Der Preis für die neue Mobilfunktechnik war für manche Anbieter zu hoch / Telekom und Vodafone hatten keine Alternative

Berlin. Mobilcom muss seine UMTS- Träume teuer bezahlen. Am Ende könnte der Preis sogar die Existenz des Unternehmens sein. Denn ob der Sanierungsplan, den Vorstandschef Thorsten Grenz am Freitag präsentierte, das Überleben des Unternehmens sichert, ist keineswegs gewiss. Zu viele Fragen sind offen: Bekommt Mobilcom die versprochenen Darlehen über 400 Millionen Euro, die die Kreditanstalt für Wiederaufbau und die Landesbank Schleswig-Holstein gewähren sollen? Gibt es eine Einigung mit dem abgesprungenen Partner France Télécom? Verzichtet France Télécom sogar auf die Rückzahlung der UMTS-Kredite? Die kommenden Wochen werden es zeigen. Sicher scheint aber, wenn es eine Zukunft für Mobilcom gibt, dann nur ohne UMTS.

Allein kann Mobilcom die Milliarden-Investitionen in die Mobilfunktechnik der dritten Generation nicht stemmen. Ein finanzkräftiger Partner, der sich heute noch auf das Abenteuer UMTS einlassen wollte, ist derzeit nicht in Sicht. Mobilcom-Chef Grenz stoppt erst einmal den Netz-Ausbau und schickt den größten Teil der 1100 Mitarbeiter in diesem Bereich nach Hause. Genauso wie es der Wettbewerber Quam schon im Juli getan hatte. Kaum ein Beobachter glaubt, dass eine der beiden Firmen in der Lage sein wird, bis Ende 2003 ein funktionsfähiges Netz aufzubauen – wie es die Regeln vorschreiben.

Bereits im Jahr 2000, als sechs Bietergruppen in Deutschland die Lizenzen für das Universal Mobile Telecommunications System (UMTS) ersteigerten, sagten Branchenbeobachter voraus, dass es nicht alle sechs Wettbewerber schaffen werden. Schon deswegen nicht, weil die Lizenzen – wenigstens für einige Mitbewerber – zu teuer waren: Allein in Deutschland zahlten die Unternehmen zusammen rund 50 Milliarden Euro nur für die Funkerlaubnis.

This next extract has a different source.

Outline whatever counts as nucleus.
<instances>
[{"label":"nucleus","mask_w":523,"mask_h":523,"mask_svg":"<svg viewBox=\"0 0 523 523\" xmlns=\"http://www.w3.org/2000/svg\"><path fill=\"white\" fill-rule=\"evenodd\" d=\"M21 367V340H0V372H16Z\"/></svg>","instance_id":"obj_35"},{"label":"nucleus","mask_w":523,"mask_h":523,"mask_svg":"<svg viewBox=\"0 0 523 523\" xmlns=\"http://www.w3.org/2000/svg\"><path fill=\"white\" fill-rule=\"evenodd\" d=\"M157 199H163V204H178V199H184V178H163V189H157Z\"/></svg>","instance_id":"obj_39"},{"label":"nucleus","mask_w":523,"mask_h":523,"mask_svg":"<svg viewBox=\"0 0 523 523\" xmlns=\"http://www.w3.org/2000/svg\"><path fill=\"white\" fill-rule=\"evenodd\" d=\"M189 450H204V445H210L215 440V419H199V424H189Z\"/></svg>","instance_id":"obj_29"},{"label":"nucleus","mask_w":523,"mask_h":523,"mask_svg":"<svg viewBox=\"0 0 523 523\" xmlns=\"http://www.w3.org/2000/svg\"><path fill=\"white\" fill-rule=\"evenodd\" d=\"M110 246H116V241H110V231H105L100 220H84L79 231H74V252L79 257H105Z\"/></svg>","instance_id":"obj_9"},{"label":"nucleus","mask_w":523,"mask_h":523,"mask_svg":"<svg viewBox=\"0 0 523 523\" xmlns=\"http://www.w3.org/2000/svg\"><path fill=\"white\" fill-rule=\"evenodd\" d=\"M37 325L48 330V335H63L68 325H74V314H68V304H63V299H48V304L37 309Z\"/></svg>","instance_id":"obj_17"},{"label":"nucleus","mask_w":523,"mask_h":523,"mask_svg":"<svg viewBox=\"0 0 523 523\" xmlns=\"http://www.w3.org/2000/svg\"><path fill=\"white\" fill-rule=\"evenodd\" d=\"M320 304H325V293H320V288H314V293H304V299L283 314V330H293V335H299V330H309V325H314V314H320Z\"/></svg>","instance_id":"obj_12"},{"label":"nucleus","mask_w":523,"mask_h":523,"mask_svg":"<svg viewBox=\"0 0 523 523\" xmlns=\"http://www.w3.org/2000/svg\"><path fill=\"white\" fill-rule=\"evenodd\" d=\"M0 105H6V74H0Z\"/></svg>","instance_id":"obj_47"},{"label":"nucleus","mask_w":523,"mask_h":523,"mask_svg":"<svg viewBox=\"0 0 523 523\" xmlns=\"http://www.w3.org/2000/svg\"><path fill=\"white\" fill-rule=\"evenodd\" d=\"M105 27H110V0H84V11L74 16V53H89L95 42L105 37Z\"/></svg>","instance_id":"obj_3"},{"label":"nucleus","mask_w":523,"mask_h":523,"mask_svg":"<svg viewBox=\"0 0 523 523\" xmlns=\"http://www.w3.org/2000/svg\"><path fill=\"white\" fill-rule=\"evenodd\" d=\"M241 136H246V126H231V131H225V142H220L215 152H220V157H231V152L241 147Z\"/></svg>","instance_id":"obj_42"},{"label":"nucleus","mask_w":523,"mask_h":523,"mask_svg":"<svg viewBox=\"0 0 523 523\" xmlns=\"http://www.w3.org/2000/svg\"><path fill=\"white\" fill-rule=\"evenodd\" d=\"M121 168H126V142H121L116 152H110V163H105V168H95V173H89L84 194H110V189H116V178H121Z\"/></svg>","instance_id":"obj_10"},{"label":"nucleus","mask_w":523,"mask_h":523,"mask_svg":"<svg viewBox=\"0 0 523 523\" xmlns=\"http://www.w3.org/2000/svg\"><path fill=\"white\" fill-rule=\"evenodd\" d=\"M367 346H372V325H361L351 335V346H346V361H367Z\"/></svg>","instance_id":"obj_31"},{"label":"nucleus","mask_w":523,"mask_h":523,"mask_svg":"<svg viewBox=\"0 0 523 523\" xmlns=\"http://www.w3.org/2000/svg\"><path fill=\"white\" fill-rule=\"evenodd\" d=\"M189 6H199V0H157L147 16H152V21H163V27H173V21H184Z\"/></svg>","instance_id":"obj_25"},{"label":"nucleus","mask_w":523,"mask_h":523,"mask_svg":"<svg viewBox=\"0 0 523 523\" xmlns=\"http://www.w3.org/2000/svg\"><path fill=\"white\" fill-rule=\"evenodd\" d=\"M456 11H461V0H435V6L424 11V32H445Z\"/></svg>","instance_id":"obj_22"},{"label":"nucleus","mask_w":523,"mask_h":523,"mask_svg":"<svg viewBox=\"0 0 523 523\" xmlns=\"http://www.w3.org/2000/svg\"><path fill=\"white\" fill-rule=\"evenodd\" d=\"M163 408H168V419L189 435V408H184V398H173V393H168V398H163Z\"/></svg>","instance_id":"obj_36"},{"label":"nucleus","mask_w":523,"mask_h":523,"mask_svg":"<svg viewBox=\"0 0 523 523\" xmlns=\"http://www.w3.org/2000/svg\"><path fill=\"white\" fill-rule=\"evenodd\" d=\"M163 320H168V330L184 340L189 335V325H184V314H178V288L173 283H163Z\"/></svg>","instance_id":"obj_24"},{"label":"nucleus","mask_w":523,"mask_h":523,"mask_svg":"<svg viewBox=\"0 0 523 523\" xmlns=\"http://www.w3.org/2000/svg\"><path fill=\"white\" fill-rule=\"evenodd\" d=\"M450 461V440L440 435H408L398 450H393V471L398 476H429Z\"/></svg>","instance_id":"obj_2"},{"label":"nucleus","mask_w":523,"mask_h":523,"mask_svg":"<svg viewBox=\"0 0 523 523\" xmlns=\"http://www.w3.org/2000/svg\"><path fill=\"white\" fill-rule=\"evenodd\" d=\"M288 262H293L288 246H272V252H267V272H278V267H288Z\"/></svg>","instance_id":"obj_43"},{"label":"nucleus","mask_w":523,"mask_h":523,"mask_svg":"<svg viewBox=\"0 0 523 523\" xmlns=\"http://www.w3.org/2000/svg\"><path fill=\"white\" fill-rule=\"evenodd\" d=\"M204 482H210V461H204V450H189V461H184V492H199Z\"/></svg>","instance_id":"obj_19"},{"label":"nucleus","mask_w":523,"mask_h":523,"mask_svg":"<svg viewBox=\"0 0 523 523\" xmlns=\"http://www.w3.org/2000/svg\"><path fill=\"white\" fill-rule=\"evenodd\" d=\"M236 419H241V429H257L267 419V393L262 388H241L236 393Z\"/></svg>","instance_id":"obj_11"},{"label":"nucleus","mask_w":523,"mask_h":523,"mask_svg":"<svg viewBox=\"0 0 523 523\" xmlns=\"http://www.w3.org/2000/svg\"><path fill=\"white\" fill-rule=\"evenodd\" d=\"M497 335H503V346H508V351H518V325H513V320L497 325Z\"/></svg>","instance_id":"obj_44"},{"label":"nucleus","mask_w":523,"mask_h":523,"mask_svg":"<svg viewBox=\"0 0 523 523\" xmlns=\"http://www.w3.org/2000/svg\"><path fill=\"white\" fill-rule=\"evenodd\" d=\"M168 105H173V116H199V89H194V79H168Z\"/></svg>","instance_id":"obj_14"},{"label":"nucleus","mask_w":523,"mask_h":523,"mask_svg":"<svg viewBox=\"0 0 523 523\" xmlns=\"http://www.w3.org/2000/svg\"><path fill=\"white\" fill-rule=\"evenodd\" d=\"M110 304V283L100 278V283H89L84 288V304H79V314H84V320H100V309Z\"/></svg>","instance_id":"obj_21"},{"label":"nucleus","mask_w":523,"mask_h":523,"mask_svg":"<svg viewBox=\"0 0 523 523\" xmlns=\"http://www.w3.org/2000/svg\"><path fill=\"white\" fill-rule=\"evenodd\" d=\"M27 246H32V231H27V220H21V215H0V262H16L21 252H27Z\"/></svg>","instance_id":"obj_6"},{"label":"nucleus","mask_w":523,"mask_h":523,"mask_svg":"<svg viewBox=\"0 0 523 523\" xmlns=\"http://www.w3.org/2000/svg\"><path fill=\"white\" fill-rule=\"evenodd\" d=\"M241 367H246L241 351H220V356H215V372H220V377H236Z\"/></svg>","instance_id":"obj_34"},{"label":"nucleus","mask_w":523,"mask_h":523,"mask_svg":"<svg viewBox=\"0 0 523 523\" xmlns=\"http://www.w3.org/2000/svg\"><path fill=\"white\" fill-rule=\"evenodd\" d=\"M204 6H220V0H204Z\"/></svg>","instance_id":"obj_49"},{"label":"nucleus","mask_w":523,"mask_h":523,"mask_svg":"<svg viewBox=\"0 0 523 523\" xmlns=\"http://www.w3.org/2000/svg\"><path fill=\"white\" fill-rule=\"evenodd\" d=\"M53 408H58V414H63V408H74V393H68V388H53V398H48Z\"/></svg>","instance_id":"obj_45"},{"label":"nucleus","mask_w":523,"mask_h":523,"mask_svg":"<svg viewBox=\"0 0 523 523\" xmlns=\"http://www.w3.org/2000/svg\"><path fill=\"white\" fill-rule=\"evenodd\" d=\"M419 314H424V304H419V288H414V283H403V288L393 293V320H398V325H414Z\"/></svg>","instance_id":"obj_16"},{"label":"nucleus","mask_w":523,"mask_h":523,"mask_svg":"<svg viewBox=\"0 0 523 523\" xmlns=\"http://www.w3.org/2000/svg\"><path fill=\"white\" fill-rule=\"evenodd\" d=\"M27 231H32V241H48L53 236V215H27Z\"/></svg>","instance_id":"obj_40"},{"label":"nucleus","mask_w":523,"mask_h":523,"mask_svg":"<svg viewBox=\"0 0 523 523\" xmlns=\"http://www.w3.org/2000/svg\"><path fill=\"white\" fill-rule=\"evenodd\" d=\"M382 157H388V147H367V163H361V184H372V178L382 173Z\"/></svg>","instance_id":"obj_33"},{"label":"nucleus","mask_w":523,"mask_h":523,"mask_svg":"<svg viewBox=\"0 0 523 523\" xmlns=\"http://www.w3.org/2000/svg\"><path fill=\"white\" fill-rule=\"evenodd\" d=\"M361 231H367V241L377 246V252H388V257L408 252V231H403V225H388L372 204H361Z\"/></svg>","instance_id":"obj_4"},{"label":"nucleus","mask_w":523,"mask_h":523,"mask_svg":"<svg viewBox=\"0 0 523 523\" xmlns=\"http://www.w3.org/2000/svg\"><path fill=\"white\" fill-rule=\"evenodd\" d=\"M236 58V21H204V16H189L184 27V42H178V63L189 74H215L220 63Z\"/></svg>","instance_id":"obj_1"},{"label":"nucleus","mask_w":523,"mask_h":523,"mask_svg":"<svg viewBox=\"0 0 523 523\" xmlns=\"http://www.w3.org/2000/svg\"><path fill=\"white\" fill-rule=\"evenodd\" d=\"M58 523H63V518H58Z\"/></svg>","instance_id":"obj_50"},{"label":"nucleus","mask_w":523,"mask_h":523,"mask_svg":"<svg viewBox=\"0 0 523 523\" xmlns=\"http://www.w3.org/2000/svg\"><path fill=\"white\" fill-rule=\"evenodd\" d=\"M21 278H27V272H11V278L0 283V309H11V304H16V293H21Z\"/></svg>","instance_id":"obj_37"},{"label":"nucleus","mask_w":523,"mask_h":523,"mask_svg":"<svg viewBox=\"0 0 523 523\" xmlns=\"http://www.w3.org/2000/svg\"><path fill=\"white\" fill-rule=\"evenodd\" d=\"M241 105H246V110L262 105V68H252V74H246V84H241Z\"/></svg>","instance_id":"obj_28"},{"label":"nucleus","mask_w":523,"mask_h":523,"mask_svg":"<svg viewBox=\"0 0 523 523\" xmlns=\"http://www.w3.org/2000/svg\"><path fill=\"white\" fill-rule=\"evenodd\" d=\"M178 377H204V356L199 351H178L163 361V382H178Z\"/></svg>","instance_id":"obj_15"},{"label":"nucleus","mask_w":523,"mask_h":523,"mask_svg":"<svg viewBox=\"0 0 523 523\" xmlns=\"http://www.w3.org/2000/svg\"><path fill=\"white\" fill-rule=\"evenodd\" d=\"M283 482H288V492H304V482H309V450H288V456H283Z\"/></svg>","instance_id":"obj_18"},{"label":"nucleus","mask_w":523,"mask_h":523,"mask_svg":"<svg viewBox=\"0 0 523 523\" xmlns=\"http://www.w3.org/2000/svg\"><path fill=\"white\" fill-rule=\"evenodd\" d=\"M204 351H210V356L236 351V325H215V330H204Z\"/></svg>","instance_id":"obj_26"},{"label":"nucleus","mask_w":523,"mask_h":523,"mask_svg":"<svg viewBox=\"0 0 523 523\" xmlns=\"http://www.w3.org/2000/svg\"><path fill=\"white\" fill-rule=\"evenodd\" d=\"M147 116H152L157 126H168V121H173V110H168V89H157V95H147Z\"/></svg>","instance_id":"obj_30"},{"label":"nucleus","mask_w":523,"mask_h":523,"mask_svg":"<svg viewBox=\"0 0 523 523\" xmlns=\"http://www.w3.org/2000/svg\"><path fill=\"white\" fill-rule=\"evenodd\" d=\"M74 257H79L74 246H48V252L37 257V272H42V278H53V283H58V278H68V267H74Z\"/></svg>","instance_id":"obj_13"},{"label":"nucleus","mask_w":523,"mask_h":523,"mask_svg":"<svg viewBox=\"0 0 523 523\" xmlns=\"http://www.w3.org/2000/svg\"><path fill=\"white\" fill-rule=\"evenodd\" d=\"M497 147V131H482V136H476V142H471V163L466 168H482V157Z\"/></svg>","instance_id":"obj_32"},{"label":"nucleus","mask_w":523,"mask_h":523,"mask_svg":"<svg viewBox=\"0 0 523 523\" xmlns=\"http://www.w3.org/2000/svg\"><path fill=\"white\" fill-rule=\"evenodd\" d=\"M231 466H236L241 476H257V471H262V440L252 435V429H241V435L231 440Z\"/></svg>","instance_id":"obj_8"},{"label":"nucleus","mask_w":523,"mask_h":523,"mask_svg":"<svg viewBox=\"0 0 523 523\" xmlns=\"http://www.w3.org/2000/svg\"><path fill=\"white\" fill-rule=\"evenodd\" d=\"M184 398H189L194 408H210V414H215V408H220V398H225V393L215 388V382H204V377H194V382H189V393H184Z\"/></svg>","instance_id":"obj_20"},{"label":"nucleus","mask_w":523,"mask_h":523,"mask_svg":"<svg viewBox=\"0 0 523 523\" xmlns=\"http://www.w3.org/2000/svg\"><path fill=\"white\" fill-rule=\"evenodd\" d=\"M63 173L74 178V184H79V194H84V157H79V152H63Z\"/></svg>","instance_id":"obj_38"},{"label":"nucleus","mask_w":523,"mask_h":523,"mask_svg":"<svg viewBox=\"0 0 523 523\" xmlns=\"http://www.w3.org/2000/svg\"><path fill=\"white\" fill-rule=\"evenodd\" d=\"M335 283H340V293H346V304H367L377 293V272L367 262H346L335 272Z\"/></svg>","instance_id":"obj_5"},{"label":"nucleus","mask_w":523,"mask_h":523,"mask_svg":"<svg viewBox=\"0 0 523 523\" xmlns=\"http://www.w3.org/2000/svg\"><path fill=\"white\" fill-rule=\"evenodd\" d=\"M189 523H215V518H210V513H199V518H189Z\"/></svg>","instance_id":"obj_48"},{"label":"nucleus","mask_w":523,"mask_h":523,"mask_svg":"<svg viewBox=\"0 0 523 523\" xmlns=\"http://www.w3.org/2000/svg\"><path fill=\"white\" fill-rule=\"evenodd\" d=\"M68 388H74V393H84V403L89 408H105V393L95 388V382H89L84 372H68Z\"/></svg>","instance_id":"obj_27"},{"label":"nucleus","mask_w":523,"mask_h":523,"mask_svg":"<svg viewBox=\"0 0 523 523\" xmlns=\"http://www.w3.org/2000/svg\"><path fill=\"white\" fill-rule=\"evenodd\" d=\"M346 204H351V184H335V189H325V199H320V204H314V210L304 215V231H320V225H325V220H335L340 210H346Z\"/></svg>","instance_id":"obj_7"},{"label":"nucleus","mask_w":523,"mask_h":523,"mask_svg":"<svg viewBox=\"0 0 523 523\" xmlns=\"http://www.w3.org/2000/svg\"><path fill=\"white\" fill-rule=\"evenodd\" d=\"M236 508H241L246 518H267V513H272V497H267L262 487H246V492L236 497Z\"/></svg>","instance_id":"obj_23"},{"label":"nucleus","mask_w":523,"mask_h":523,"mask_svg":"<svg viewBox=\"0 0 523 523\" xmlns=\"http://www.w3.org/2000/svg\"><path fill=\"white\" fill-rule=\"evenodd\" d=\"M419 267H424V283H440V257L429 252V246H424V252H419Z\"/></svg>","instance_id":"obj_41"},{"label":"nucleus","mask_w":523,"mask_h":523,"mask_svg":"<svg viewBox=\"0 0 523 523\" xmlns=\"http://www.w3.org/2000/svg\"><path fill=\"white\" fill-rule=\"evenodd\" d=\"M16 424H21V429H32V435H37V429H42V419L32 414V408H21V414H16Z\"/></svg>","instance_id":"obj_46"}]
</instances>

Aber die Voraussetzungen, unter denen die sechs Lizenznehmer angetreten sind, waren sehr unterschiedlich. Den schwersten Stand hatte Quam, das Gemeinschaftsunternehmen der spanischen Telefongesellschaft Telefónica und der finnischen Sonera: Es hatte keinen einzigen Kunden in Deutschland. Die Startbedingungen für Mobilcom waren etwas besser. Immerhin hat Mobilcom heute 4,9 Millionen Mobilfunkkunden. Allerdings nicht im eigenen Netz. Bisher vermarktet Mobilcom lediglich Verträge für die anderen Mobilfunkanbieter. Für E-Plus mit rund sieben Millionen Kunden und O2 (früher Viag Interkom) mit etwa vier Millionen Kunden sehen Experten vor allem eine Chance, wenn beide Anbieter kooperieren. Aber das lassen die Lizenzbedingungen nicht zu – es sei denn, eine der beiden Lizenzen geht zurück. Jedoch verbessern sich die Erfolgsaussichten für E-Plus und O2 allein dadurch, dass mit Quam und Mobilcom nun zwei Wettbewerber aus dem Rennen sind. Die besten Chancen hatten von Anfang an die großen Wettbewerber T-Mobile (23 Millionen Kunden) und Vodafone (21 Millionen Kunden). Sie hatten auch keine andere Wahl. Sie brauchen allein schon deswegen die Lizenz für UMTS, weil die Kapazitäten in den bestehenden Netzen der zweiten Generation (GSM) für die große Zahl der Kunden bald nicht mehr ausreichen.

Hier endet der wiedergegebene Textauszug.